Sensory Integration in the Classroom
3 Ways to Introduce Sensory Integration Activities in the Classroom
Brenna Leah Cashman (BHSc) is a member of the International Organization of Nutritional Consultants and a professional counselor, registered holistic nutritionist and herbalist with over 10 years of experience working with families. She writes about family health and nutrition.
1. Fidget, Wiggle and Jump: How to Encourage Better Classroom Skills
The classroom can often be a challenging environment for a child with sensory integration dysfunction. Teachers can improve these students’ comfort and behavior through the use of sensory integration activities. The activities are aimed at improving a child’s ability to concentrate, remain calm and stay still. Many children have difficulty staying still all day even when they don’t have any sensory deficits. Problems with sensory integration can make sitting still even more challenging.
Teachers can implement several strategies to address this issue. An inflated seat cushion is often helpful in providing a little movement without having the child move around too much. The natural bounce that these cushions provide gives your child the feeling of movement and enables him to sit still for longer stretches.
Most children also enjoy the opportunity to get out of their seat and go on classroom errands or hand out worksheets to the other students. Teachers can really help these students by finding appropriate tasks that involve movement and activity throughout the school day. It is also great when all the students can be given time to stretch, do jumping jacks or just move around a little between lessons.
For children who fidget a lot, special fidget toys can be helpful. Hand exercisers, stress balls and other non-distracting hand-held items can contain the fidgeting and prevent it from getting out of control. Stores that carry teaching supplies frequently carry a selection of fidget toys that are appropriate for use in the classroom.
2. Schoolwork and Sensory Integration
Teachers can further help their students by recognizing their special needs and modifying their programs accordingly. Does your child have difficulty following instructions? Perhaps the teacher can provide both oral and written instructions. Pictorial instructions might also help. Having the child repeat the directions is a good way of making sure that the instructions were heard and understood.

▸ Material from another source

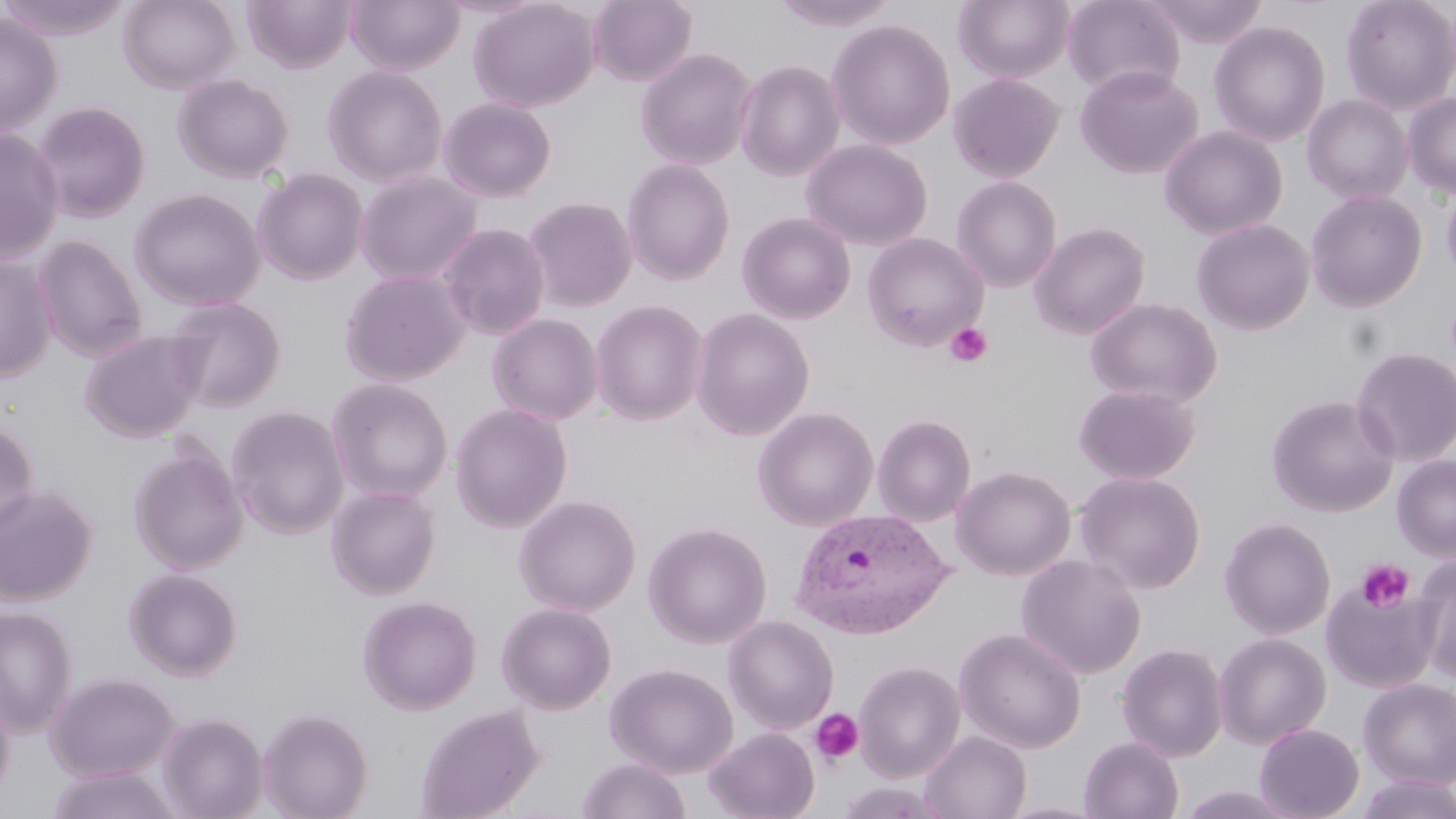
Approximate bounding boxes as named x1/y1/x2/y2 corners in pixels. Uninfected red blood cell locations: (x1=0, y1=0, x2=135, y2=40), (x1=117, y1=0, x2=239, y2=93), (x1=346, y1=0, x2=465, y2=75), (x1=469, y1=0, x2=599, y2=112), (x1=588, y1=0, x2=697, y2=86), (x1=769, y1=0, x2=902, y2=30), (x1=954, y1=0, x2=1075, y2=84), (x1=1062, y1=0, x2=1184, y2=99), (x1=1141, y1=0, x2=1270, y2=47), (x1=1340, y1=0, x2=1456, y2=114), (x1=243, y1=1, x2=356, y2=73), (x1=0, y1=13, x2=63, y2=137), (x1=827, y1=19, x2=956, y2=150), (x1=1209, y1=21, x2=1330, y2=146), (x1=636, y1=47, x2=758, y2=170), (x1=734, y1=60, x2=845, y2=181), (x1=322, y1=65, x2=448, y2=187), (x1=1076, y1=65, x2=1203, y2=179), (x1=948, y1=73, x2=1065, y2=182), (x1=173, y1=74, x2=294, y2=183), (x1=1402, y1=91, x2=1456, y2=198), (x1=1302, y1=94, x2=1414, y2=204), (x1=438, y1=97, x2=556, y2=201), (x1=32, y1=101, x2=151, y2=223), (x1=1159, y1=126, x2=1287, y2=240), (x1=0, y1=128, x2=64, y2=263), (x1=801, y1=139, x2=933, y2=251), (x1=622, y1=159, x2=735, y2=285), (x1=253, y1=168, x2=369, y2=285), (x1=356, y1=171, x2=482, y2=286), (x1=951, y1=176, x2=1062, y2=292), (x1=1441, y1=182, x2=1456, y2=283), (x1=129, y1=188, x2=266, y2=310), (x1=1306, y1=190, x2=1427, y2=312), (x1=524, y1=197, x2=637, y2=311), (x1=737, y1=212, x2=856, y2=324), (x1=1192, y1=219, x2=1315, y2=334), (x1=1030, y1=222, x2=1150, y2=338), (x1=437, y1=223, x2=550, y2=340), (x1=862, y1=233, x2=988, y2=350), (x1=32, y1=234, x2=146, y2=362), (x1=0, y1=255, x2=56, y2=382), (x1=340, y1=269, x2=470, y2=386), (x1=166, y1=297, x2=286, y2=412), (x1=1086, y1=297, x2=1223, y2=409), (x1=590, y1=300, x2=708, y2=425), (x1=691, y1=308, x2=814, y2=440), (x1=488, y1=314, x2=604, y2=425), (x1=79, y1=329, x2=207, y2=442), (x1=1350, y1=346, x2=1456, y2=467), (x1=327, y1=378, x2=453, y2=503), (x1=1073, y1=382, x2=1200, y2=484), (x1=1266, y1=394, x2=1399, y2=517), (x1=450, y1=404, x2=573, y2=532), (x1=227, y1=406, x2=350, y2=539), (x1=752, y1=407, x2=878, y2=531), (x1=872, y1=414, x2=976, y2=526), (x1=0, y1=420, x2=39, y2=539), (x1=129, y1=445, x2=248, y2=575), (x1=1392, y1=455, x2=1456, y2=562), (x1=951, y1=465, x2=1076, y2=580), (x1=1075, y1=472, x2=1205, y2=593), (x1=0, y1=485, x2=98, y2=606), (x1=327, y1=485, x2=441, y2=600), (x1=514, y1=495, x2=641, y2=616), (x1=1220, y1=517, x2=1336, y2=639), (x1=644, y1=522, x2=772, y2=648), (x1=1016, y1=554, x2=1147, y2=680), (x1=1413, y1=555, x2=1456, y2=683), (x1=124, y1=568, x2=243, y2=680), (x1=1321, y1=575, x2=1441, y2=694), (x1=358, y1=595, x2=482, y2=715), (x1=497, y1=602, x2=617, y2=714), (x1=0, y1=607, x2=77, y2=737), (x1=722, y1=615, x2=839, y2=734), (x1=954, y1=627, x2=1087, y2=753), (x1=1214, y1=632, x2=1331, y2=748), (x1=1116, y1=643, x2=1229, y2=761), (x1=854, y1=660, x2=964, y2=782), (x1=606, y1=663, x2=738, y2=778), (x1=45, y1=672, x2=179, y2=781), (x1=1358, y1=677, x2=1456, y2=788), (x1=0, y1=685, x2=15, y2=807), (x1=415, y1=704, x2=544, y2=819), (x1=258, y1=708, x2=373, y2=819), (x1=158, y1=712, x2=269, y2=819), (x1=1254, y1=723, x2=1364, y2=819), (x1=704, y1=727, x2=820, y2=819), (x1=920, y1=731, x2=1032, y2=818), (x1=1079, y1=736, x2=1184, y2=819), (x1=576, y1=758, x2=691, y2=819), (x1=46, y1=766, x2=183, y2=819), (x1=1354, y1=774, x2=1456, y2=819), (x1=835, y1=781, x2=949, y2=818). Plasmodium vivax-infected red blood cell locations: (x1=788, y1=506, x2=953, y2=639). Platelet locations: (x1=945, y1=323, x2=991, y2=367), (x1=1356, y1=559, x2=1413, y2=612), (x1=811, y1=708, x2=863, y2=765). Slide-level diagnosis: Plasmodium vivax. May-Grünwald-Giemsa stain. Thin blood smear. Image is 1456×819 pixels. Single field of view. Optical microscopy. 1000x magnification.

Your child might also lack organizational skills and have difficulty remembering homework and assignments. Teachers can help by packing the child’s schoolbag or providing a second set of textbooks to keep at home.
For children who do poorly on tests or written assignments, some other modifications might be required. Some children benefit from being given extra time. Others may do better when they take tests in a quiet room away from distractions or are given the opportunity to dictate their answers or use a computer to type written work.
3. Improving Student Participation
Children with sensory integration deficits are often challenging students. It may seem that they act up a lot or don’t participate well. These students generally do better when they have few distractions and more opportunities for physical activity. Activities that involve role playing, building models, lab work and field trips are usually more successful. This may not always be practical, but whenever possible, these types of activities will be beneficial.
You can also help by limiting distractions in the classroom. Finding a seat away from windows, doors, direct sunlight and other distractions is important. Your child will probably do best near the teacher where there is less visual stimulation and the teacher can keep a closer eye on his progress.
Teachers can also increase classroom success by using well-designed visuals such as maps, charts and pictures. Children process information better when it is well organized and clearly displayed. Using different colors to organize information is good. Overheads, pictorial worksheets and use of the blackboard can help improve your child’s comprehension.